How much risk do private equity investors really take?
This is one of the big questions lurking behind the theatrical debate about private equity raging on the presidential campaign trail. It is really about the ways private equity investors try to limit - or even eliminate - financial risk and whether they shift an unfair burden onto someone else in the process.
Political campaigns have a way of turning complex subjects into competing cartoonish narratives, and private equity got the full experience as soon as Republican presidential candidates challenged the business record of front-runner Mitt Romney, the former chief of Boston’s Bain Capital.
In reality, the people who lead private equity firms are neither rapacious company killers nor daring risk-takers with a gift for growing jobs. They are professional investors trying to make as much money as possible from their portfolios.
But investors do not measure potential financial rewards in a vacuum. Risk is also part of the equation and private equity investors are particularly skilled at limiting their exposure.
Private equity investors are particularly skilled at limiting their exposure to risk.
Most private equity transactions are leveraged buyouts, and investors borrow as much as they can. Once a sale takes place, the new private equity owners often look for the first opportunity to recapitalize the company - borrowing more against the business to write themselves dividend checks.
Recapitalizations don’t happen all the time and, when they do, the scale of the payment depends on circumstances. But private equity managers certainly look for that opportunity. In years past, they boasted about investments that quickly returned all the capital originally risked in purchases. Sometimes it was a matter of months.
So what about the businesses operating beneath all that debt? Contrary to campaign rhetoric, most private equity investments do not go bankrupt. The catch: Portfolio companies often pile up the kind of debts that remain manageable in good times but become a big problem when sunny forecasts don’t work out. Who pays the price then?
The Bain Capital record on this issue during the Romney era is spelled out in detail in “The Real Romney,’’ a book by Boston Globe reporters Michael Kranish and Scott Helman in stores today.
Overall, that record is mixed. Bain made piles of money, but at least 10 percent of its companies went bankrupt for a variety of reasons during the Romney era. Many others exited the portfolio with much more debt.
One of the most interesting business stories in “The Real Romney’’ isn’t about Bain Capital investments at all. It’s about Romney’s return to the consulting firm Bain & Co. in its darkest hour.
Romney had started his career at Bain & Co., where founder Bill Bain eventually convinced him to launch a separate investment firm that became Bain Capital. Later, Bain & Co. ran into serious trouble because the company had borrowed $200 million so Bill Bain and other founders could cash out part of their ownership.
But the economy went soft, Bain’s revenues went down, and the company that advised clients on business dilemmas faced one of its own making. Bain & Co. could not pay its bills.

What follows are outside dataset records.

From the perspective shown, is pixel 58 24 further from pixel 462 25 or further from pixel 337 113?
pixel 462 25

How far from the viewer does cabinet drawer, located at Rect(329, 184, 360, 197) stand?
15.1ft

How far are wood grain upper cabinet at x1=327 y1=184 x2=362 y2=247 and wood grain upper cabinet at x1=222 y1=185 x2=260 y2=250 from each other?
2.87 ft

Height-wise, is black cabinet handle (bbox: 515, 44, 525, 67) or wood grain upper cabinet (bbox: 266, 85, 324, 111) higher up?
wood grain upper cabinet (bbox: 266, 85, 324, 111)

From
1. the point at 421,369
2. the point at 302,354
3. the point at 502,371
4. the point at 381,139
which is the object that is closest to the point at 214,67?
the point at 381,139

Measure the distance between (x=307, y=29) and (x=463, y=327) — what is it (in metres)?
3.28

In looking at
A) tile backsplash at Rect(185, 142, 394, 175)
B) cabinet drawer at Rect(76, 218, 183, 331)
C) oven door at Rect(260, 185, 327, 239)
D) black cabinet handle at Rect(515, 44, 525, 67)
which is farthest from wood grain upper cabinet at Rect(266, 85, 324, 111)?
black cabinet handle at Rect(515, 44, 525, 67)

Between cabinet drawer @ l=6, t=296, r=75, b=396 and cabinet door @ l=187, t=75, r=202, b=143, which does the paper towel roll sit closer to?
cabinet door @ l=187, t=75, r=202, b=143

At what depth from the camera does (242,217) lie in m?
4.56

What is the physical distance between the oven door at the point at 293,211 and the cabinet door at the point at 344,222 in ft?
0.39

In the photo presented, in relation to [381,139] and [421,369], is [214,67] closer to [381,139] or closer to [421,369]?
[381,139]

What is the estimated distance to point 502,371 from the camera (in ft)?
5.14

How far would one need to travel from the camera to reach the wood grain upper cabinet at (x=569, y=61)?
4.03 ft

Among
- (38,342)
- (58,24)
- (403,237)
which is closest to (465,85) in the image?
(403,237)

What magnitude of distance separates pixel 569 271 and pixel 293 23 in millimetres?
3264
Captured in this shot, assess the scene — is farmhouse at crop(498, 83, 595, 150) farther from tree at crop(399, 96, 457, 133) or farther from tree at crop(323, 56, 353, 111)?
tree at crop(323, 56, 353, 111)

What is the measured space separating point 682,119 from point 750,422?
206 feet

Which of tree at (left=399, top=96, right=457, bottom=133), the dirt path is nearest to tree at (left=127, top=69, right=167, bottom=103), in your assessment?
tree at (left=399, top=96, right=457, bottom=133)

Romney agreed to return and try to save Bain & Co. He cajoled some creditors and played hardball with others. He stopped payment on a $1 million check to a landlord. Yes, he laid off Bain & Co. employees, too.

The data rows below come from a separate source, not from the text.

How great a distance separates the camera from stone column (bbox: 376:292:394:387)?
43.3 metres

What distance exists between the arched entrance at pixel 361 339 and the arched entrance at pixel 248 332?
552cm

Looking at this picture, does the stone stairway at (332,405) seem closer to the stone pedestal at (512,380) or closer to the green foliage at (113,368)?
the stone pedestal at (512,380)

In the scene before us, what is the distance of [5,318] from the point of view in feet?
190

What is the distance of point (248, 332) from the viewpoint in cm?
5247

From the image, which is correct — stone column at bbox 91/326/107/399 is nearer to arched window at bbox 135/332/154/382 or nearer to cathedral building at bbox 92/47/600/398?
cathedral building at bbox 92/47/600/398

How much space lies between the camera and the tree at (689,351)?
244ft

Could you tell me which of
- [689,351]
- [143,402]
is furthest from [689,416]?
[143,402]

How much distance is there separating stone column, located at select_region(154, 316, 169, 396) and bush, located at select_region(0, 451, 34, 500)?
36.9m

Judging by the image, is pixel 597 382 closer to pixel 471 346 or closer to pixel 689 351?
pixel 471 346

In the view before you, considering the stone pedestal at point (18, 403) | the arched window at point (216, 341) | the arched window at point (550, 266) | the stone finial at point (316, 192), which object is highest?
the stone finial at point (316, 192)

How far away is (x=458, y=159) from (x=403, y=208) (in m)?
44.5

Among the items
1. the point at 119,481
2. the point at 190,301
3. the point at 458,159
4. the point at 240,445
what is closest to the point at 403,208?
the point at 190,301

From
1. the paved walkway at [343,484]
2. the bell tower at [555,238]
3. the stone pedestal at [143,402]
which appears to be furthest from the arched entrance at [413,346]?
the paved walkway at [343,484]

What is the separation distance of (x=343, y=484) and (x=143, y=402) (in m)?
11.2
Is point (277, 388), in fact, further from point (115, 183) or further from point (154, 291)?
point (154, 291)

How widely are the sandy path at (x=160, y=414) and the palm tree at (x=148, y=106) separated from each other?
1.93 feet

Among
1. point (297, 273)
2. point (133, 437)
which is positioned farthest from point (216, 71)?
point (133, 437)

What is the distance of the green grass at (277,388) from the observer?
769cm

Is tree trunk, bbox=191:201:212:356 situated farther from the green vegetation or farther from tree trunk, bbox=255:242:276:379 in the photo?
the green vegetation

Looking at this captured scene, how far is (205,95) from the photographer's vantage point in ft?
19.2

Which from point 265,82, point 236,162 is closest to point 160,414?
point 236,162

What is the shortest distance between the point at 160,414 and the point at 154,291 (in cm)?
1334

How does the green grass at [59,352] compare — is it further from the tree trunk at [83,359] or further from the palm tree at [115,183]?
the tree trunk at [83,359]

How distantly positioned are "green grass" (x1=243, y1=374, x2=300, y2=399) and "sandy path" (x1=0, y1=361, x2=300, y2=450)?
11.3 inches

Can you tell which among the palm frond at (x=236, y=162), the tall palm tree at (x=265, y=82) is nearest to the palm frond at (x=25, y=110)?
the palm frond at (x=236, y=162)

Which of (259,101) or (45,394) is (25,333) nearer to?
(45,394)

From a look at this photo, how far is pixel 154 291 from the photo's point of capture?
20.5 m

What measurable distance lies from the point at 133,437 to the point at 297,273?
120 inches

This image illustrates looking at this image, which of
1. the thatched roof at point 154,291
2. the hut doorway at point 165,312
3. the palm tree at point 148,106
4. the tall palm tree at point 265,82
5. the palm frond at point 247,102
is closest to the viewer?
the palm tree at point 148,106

Romney did one other important thing to get Bain & Co. back on its feet. He told the company’s founders they had to give a lot of the money back. In Romney’s toughest negotiation, Bain & Co. founders agreed to return about $100 million - half of their payout.
Romney’s effort paid off. Bain & Co. survived and then recovered. “It was one of his most impressive displays of executive talent and toughness; in some ways it was his finest hour at Bain,’’ Kranish and Helman write.
This is certainly true. But consider the circumstances: Bain & Co. borrowed too much to pay the company’s owners and couldn’t manage the debt in a tough economy, the same kind of jam some businesses owned by private equity investors run into.
Romney revived Bain & Co. by persuading owners to give back millions they had taken out of the business. How often would executives in Romney’s private equity world make the same choice?